_WHAT TO WORK ON_
Write out every one of the rows below character for character, leaving the pictures out.

_INPUT RECORDS_
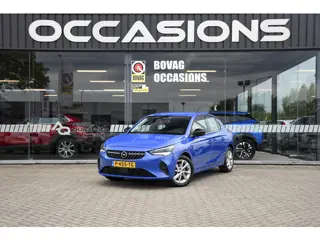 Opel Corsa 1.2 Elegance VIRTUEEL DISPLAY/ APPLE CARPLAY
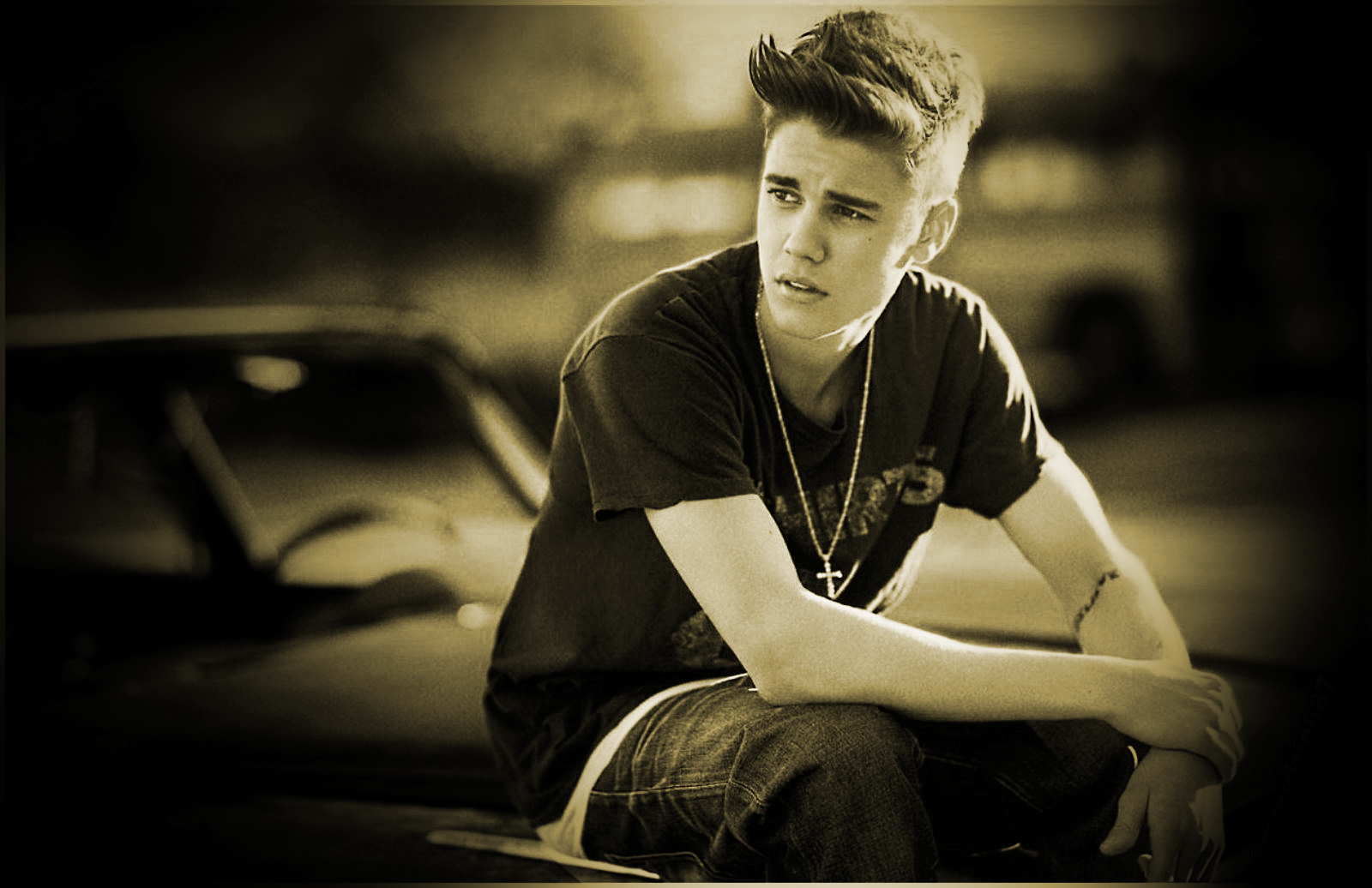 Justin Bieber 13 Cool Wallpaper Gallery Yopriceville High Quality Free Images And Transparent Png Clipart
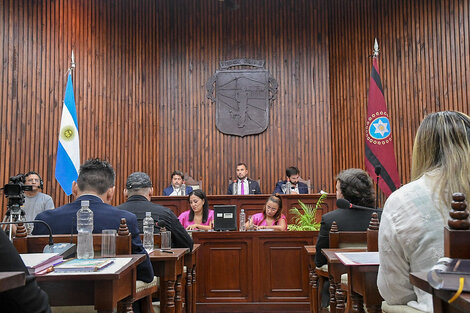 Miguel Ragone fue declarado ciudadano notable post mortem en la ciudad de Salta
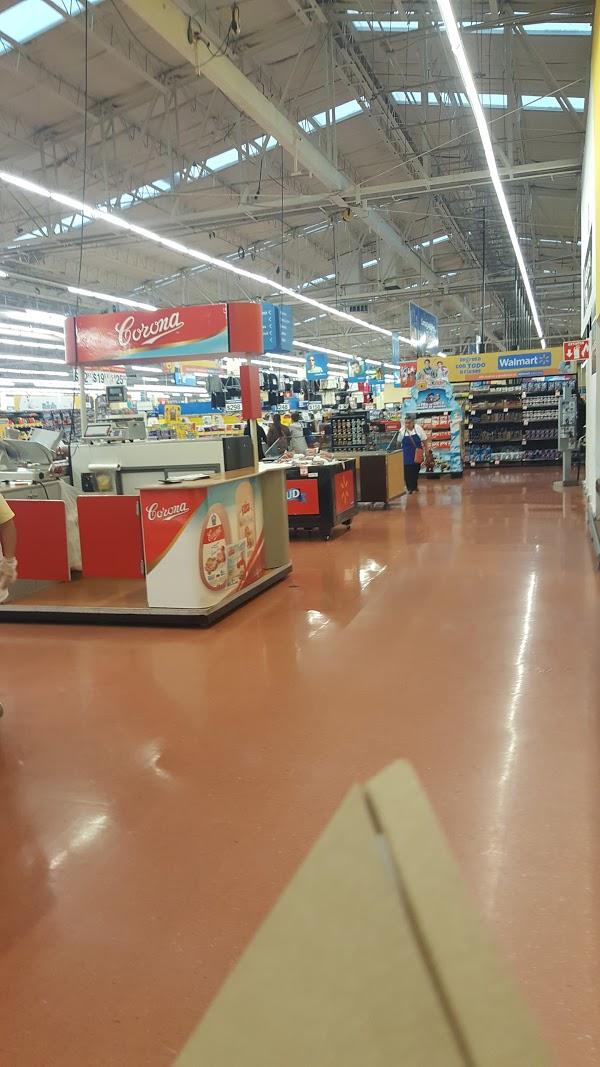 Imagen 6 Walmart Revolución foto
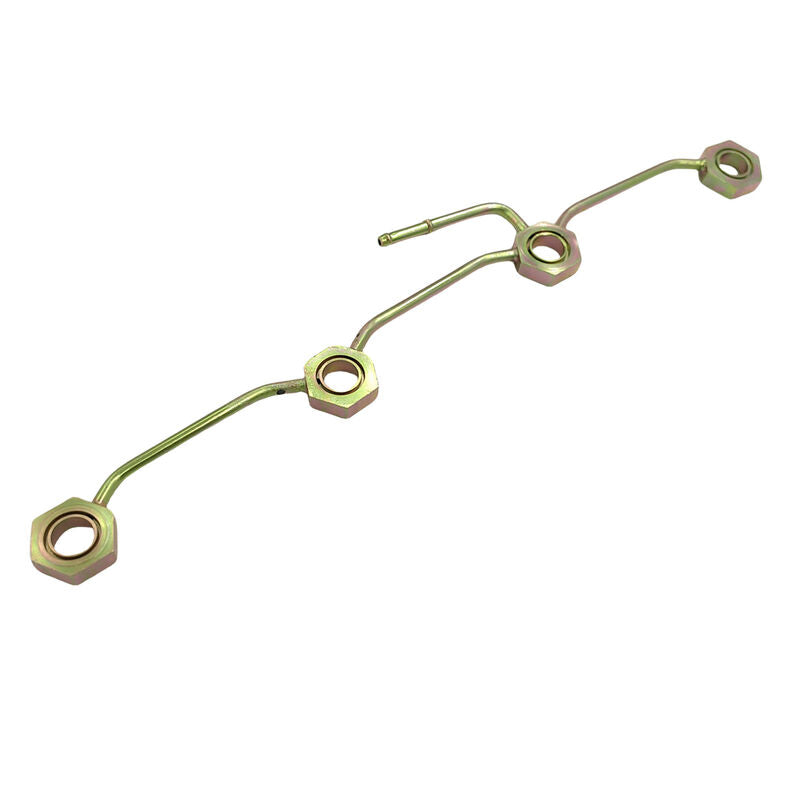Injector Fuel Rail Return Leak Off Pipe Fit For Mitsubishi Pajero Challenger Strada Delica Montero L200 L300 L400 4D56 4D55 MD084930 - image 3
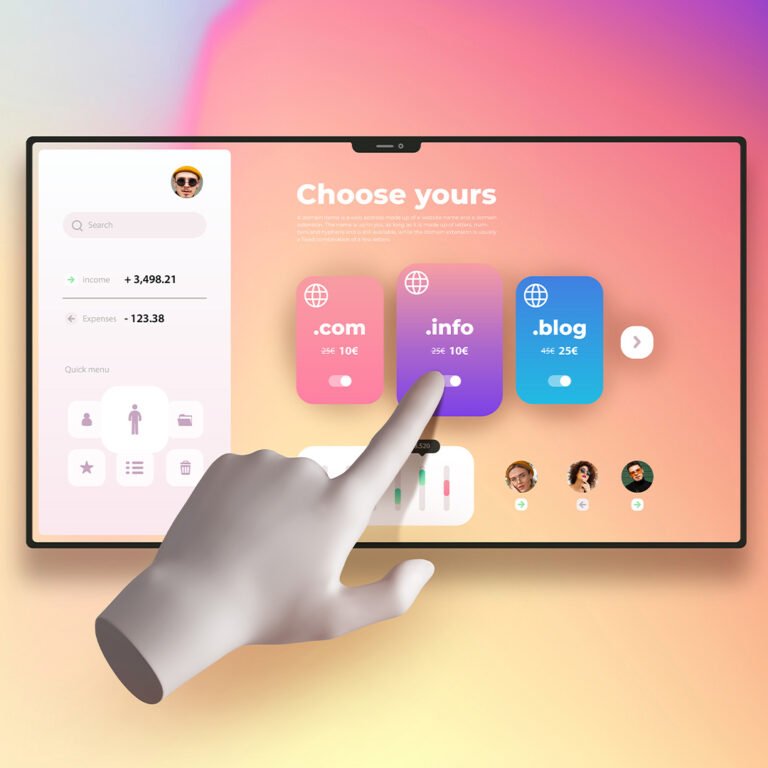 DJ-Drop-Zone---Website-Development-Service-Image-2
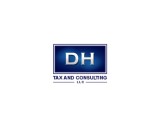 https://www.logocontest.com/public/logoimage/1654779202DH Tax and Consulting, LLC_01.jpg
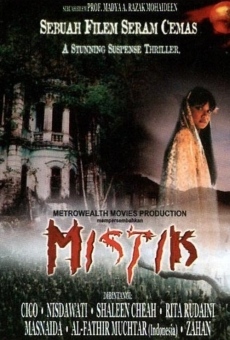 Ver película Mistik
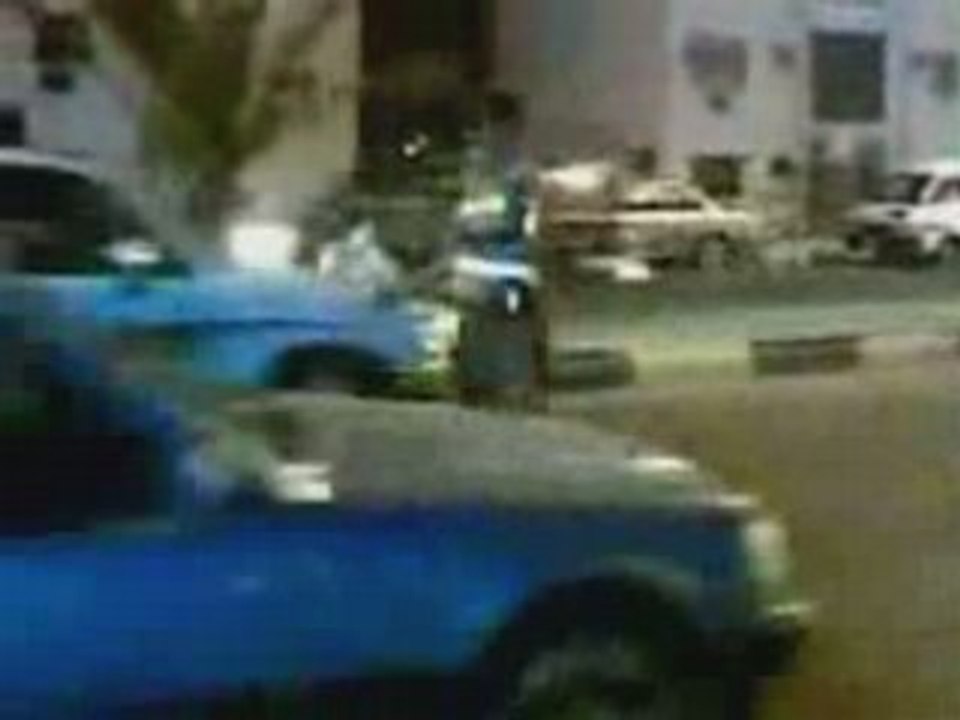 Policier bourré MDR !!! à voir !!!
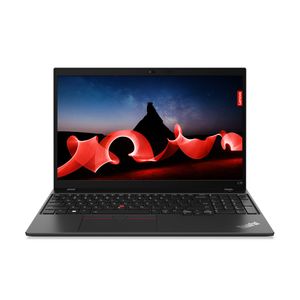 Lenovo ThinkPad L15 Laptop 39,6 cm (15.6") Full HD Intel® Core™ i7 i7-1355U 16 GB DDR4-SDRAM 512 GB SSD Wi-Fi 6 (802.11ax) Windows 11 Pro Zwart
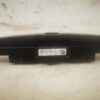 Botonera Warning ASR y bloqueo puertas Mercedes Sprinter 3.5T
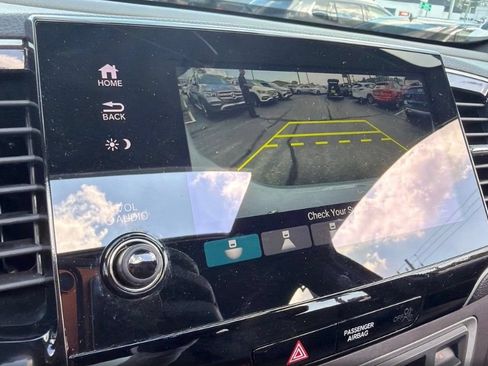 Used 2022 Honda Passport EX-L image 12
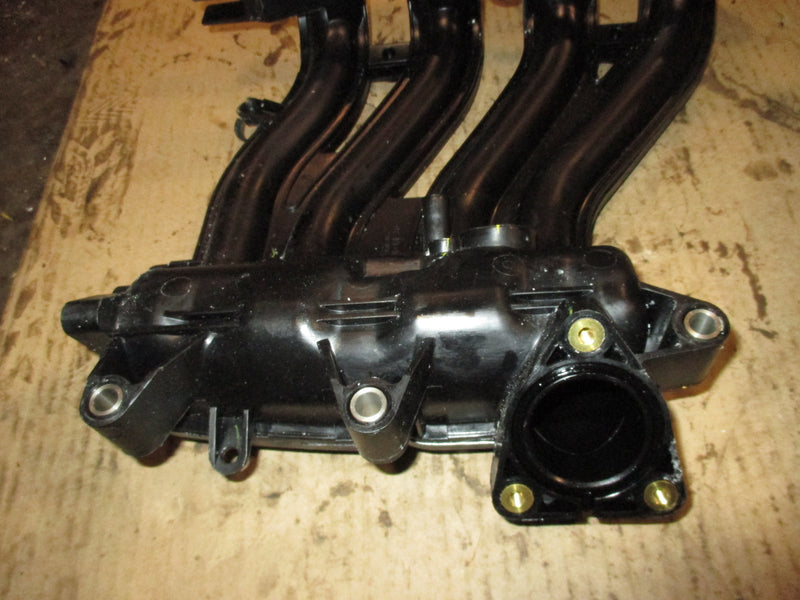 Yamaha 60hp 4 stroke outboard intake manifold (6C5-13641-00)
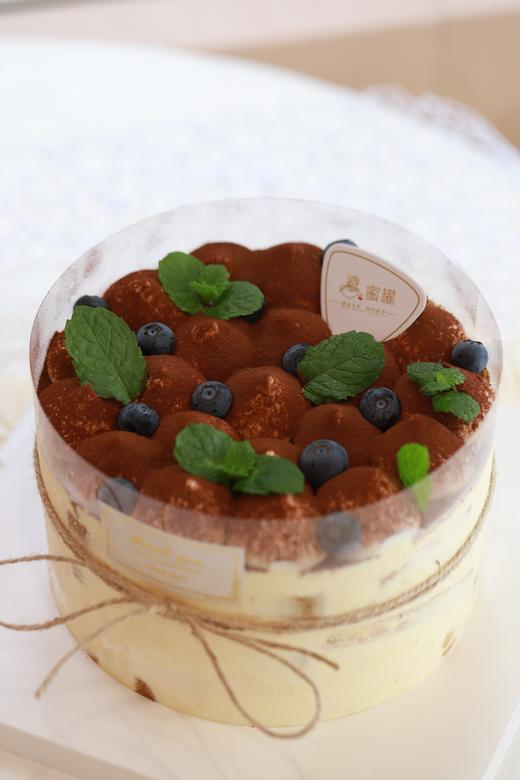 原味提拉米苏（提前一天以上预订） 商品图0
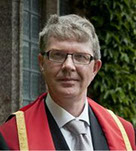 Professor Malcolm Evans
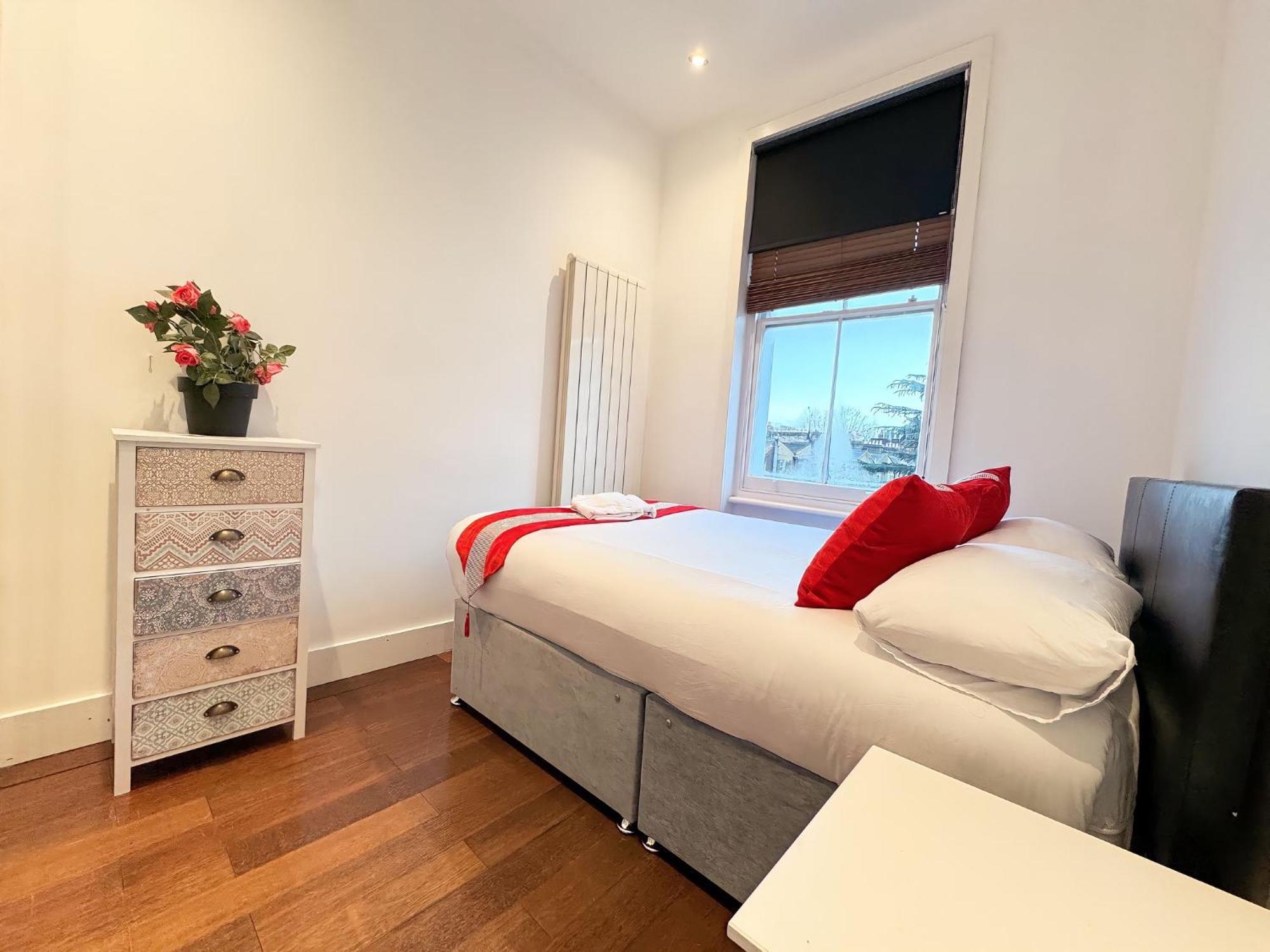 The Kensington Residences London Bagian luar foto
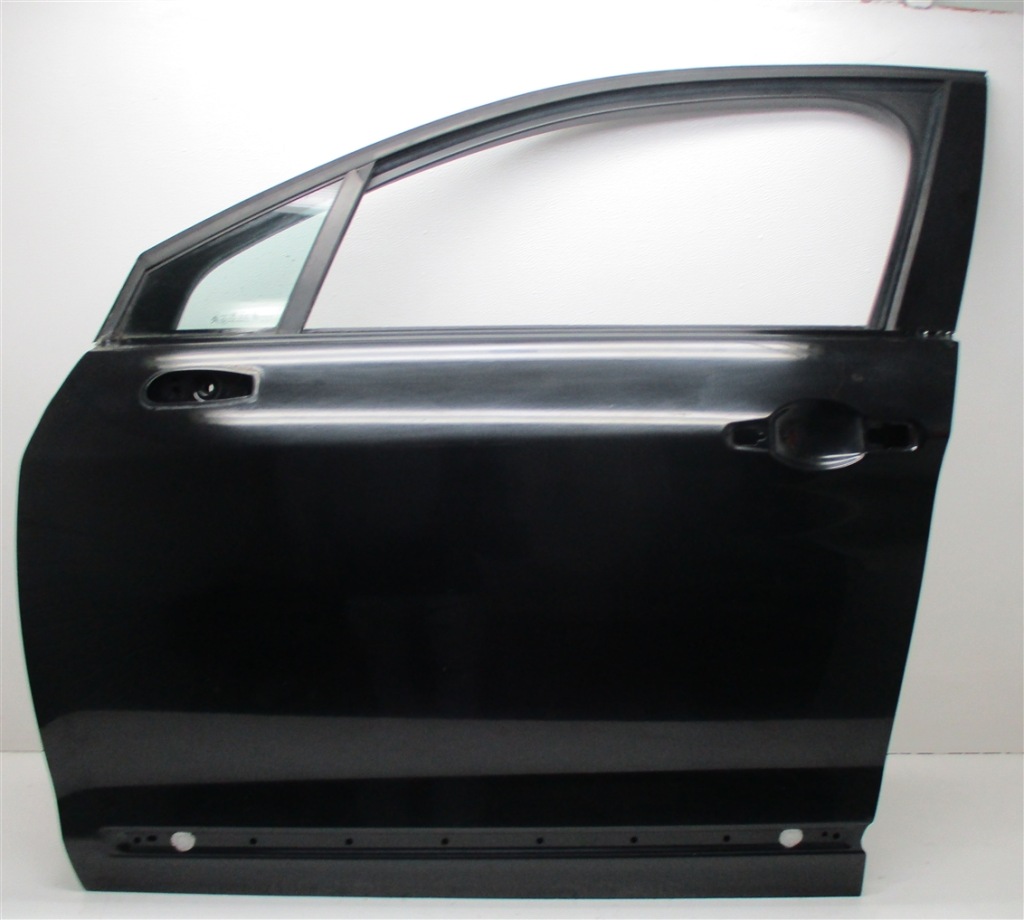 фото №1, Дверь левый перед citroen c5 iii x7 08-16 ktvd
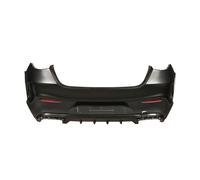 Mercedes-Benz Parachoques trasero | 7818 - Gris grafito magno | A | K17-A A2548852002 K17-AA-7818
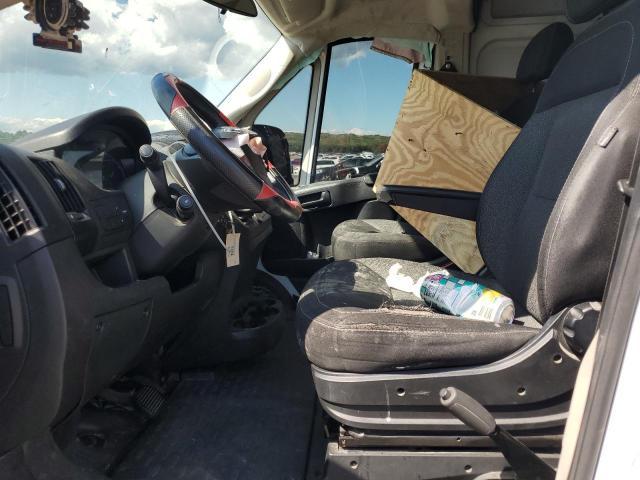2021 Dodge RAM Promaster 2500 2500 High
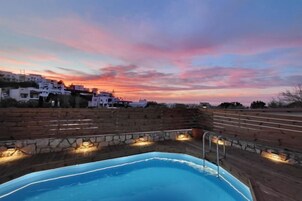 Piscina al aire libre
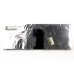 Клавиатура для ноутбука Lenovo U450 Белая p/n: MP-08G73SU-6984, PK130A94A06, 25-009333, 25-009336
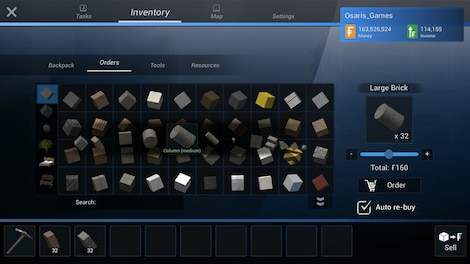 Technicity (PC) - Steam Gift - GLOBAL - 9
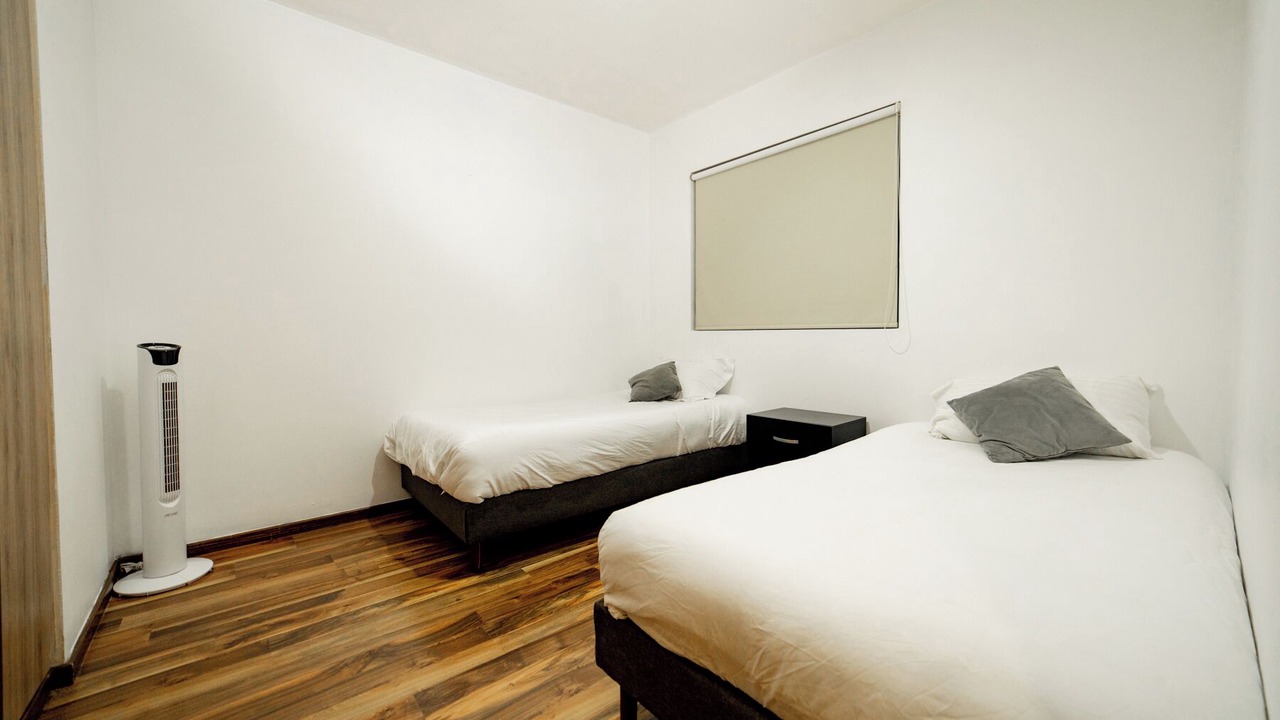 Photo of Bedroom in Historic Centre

_REPLY TO THE TASK_
 Opel Corsa 1.2 Elegance VIRTUEEL DISPLAY/ APPLE CARPLAY
 Justin Bieber 13 Cool Wallpaper Gallery Yopriceville High Quality Free Images And Transparent Png Clipart
 Miguel Ragone fue declarado ciudadano notable post mortem en la ciudad de Salta
 Imagen 6 Walmart Revolución foto
Injector Fuel Rail Return Leak Off Pipe Fit For Mitsubishi Pajero Challenger Strada Delica Montero L200 L300 L400 4D56 4D55 MD084930 - image 3
 DJ-Drop-Zone---Website-Development-Service-Image-2
 https://www.logocontest.com/public/logoimage/1654779202DH Tax and Consulting, LLC_01.jpg
 Ver película Mistik
 Policier bourré MDR !!! à voir !!!
 Lenovo ThinkPad L15 Laptop 39,6 cm (15.6") Full HD Intel® Core™ i7 i7-1355U 16 GB DDR4-SDRAM 512 GB SSD Wi-Fi 6 (802.11ax) Windows 11 Pro Zwart
 Botonera Warning ASR y bloqueo puertas Mercedes Sprinter 3.5T
 Used 2022 Honda Passport EX-L image 12
 Yamaha 60hp 4 stroke outboard intake manifold (6C5-13641-00)
 原味提拉米苏（提前一天以上预订） 商品图0
 Professor Malcolm Evans
 The Kensington Residences London Bagian luar foto
 фото №1, Дверь левый перед citroen c5 iii x7 08-16 ktvd
 Mercedes-Benz Parachoques trasero | 7818 - Gris grafito magno | A | K17-A A2548852002 K17-AA-7818
2021 Dodge RAM Promaster 2500 2500 High
 Piscina al aire libre
 Клавиатура для ноутбука Lenovo U450 Белая p/n: MP-08G73SU-6984, PK130A94A06, 25-009333, 25-009336
 Technicity (PC) - Steam Gift - GLOBAL - 9
 Photo of Bedroom in Historic Centre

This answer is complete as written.